BEGIN Task material

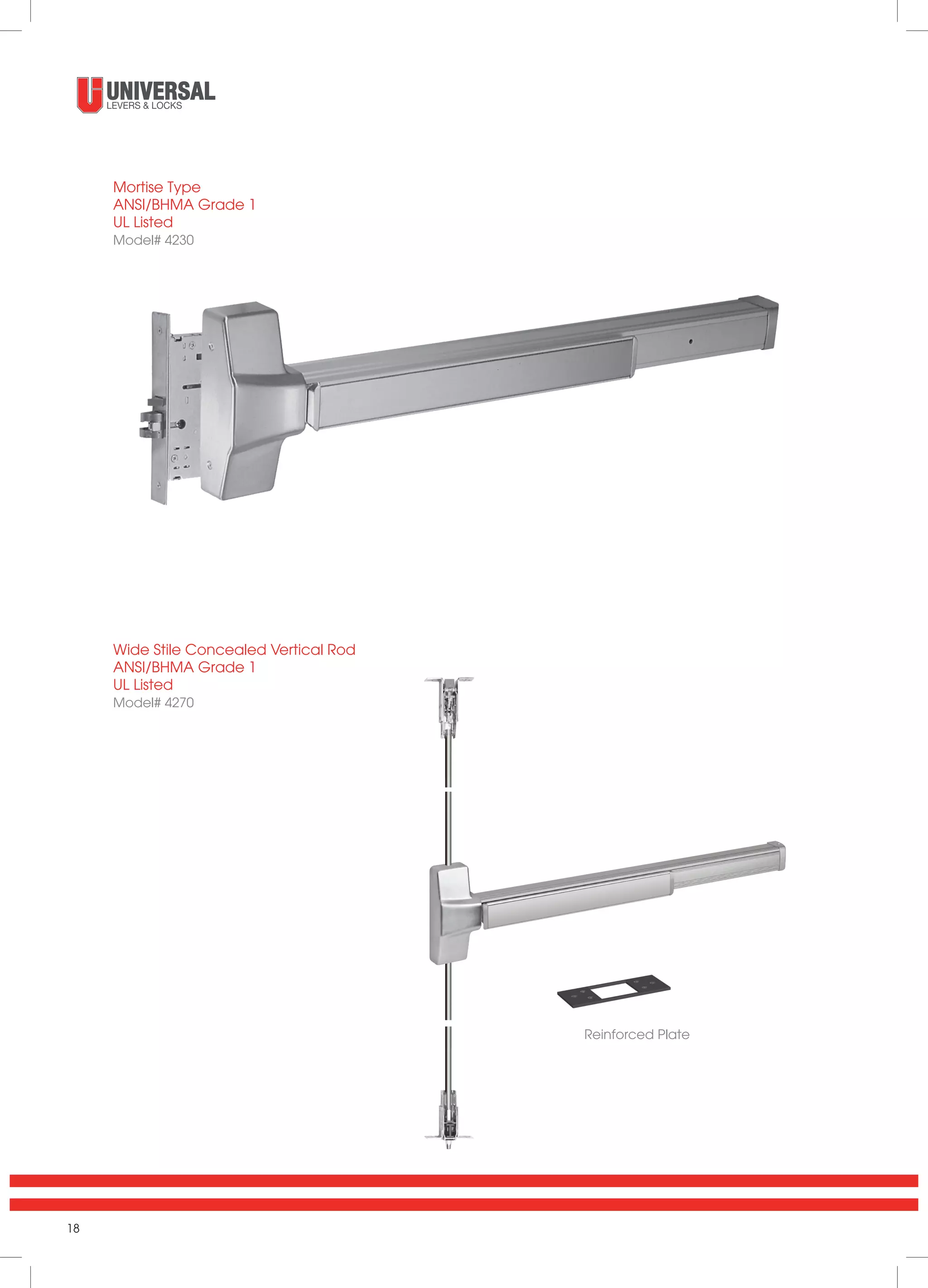 UNIVERSAL
LEVERS & LOCKS

Mortise Type
ANSI/BHMA Grade 1
UL Listed
Model# 4230

Wide Stile Concealed Vertical Rod
ANSI/BHMA Grade 1
UL Listed
Model# 4270

Reinforced Plate

18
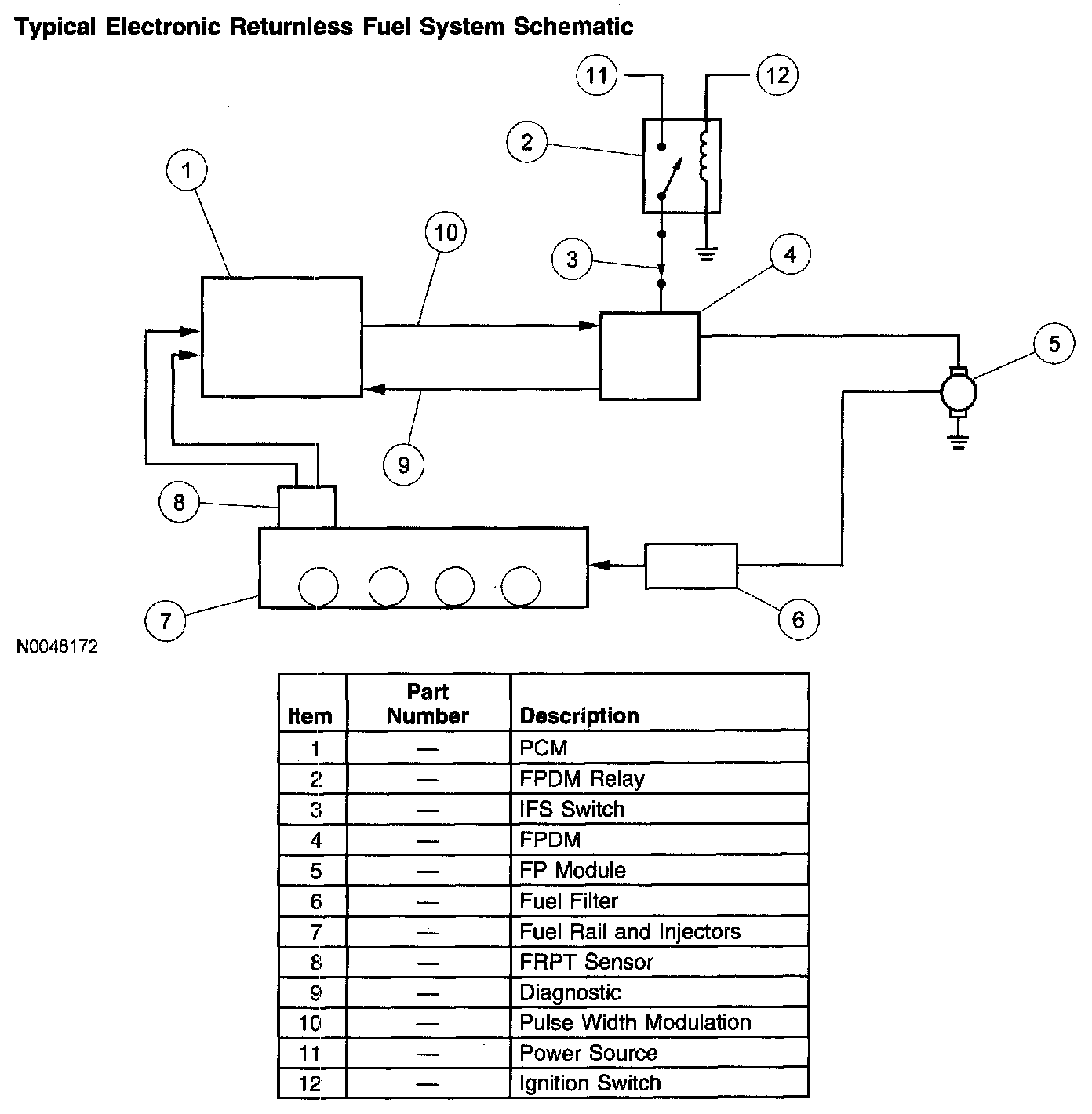 Typical Electronic Returnless Fuel System Schematic

11
12
2
1
10
3
4
5
9
8
7
6

N0048172

| Item | Part Number | Description |
|---|---|---|
| 1 | — | PCM |
| 2 | — | FPDM Relay |
| 3 | — | IFS Switch |
| 4 | — | FPDM |
| 5 | — | FP Module |
| 6 | — | Fuel Filter |
| 7 | — | Fuel Rail and Injectors |
| 8 | — | FRPT Sensor |
| 9 | — | Diagnostic |
| 10 | — | Pulse Width Modulation |
| 11 | — | Power Source |
| 12 | — | Ignition Switch |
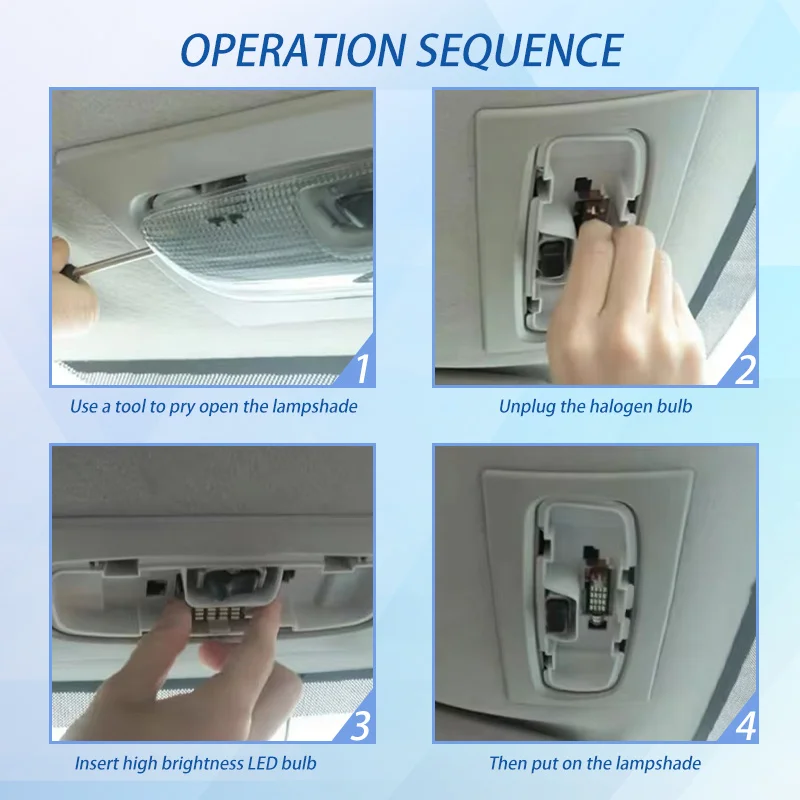 OPERATION SEQUENCE

1

Use a tool to pry open the lampshade

2

Unplug the halogen bulb

3

Insert high brightness LED bulb

4

Then put on the lampshade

END Task material

What you need to do — Copy out the data above exactly, except the pictures.

Written response —
 UNIVERSAL
LEVERS & LOCKS

Mortise Type
ANSI/BHMA Grade 1
UL Listed
Model# 4230

Wide Stile Concealed Vertical Rod
ANSI/BHMA Grade 1
UL Listed
Model# 4270

Reinforced Plate

18
 Typical Electronic Returnless Fuel System Schematic

11
12
2
1
10
3
4
5
9
8
7
6

N0048172

| Item | Part Number | Description |
|---|---|---|
| 1 | — | PCM |
| 2 | — | FPDM Relay |
| 3 | — | IFS Switch |
| 4 | — | FPDM |
| 5 | — | FP Module |
| 6 | — | Fuel Filter |
| 7 | — | Fuel Rail and Injectors |
| 8 | — | FRPT Sensor |
| 9 | — | Diagnostic |
| 10 | — | Pulse Width Modulation |
| 11 | — | Power Source |
| 12 | — | Ignition Switch |
 OPERATION SEQUENCE

1

Use a tool to pry open the lampshade

2

Unplug the halogen bulb

3

Insert high brightness LED bulb

4

Then put on the lampshade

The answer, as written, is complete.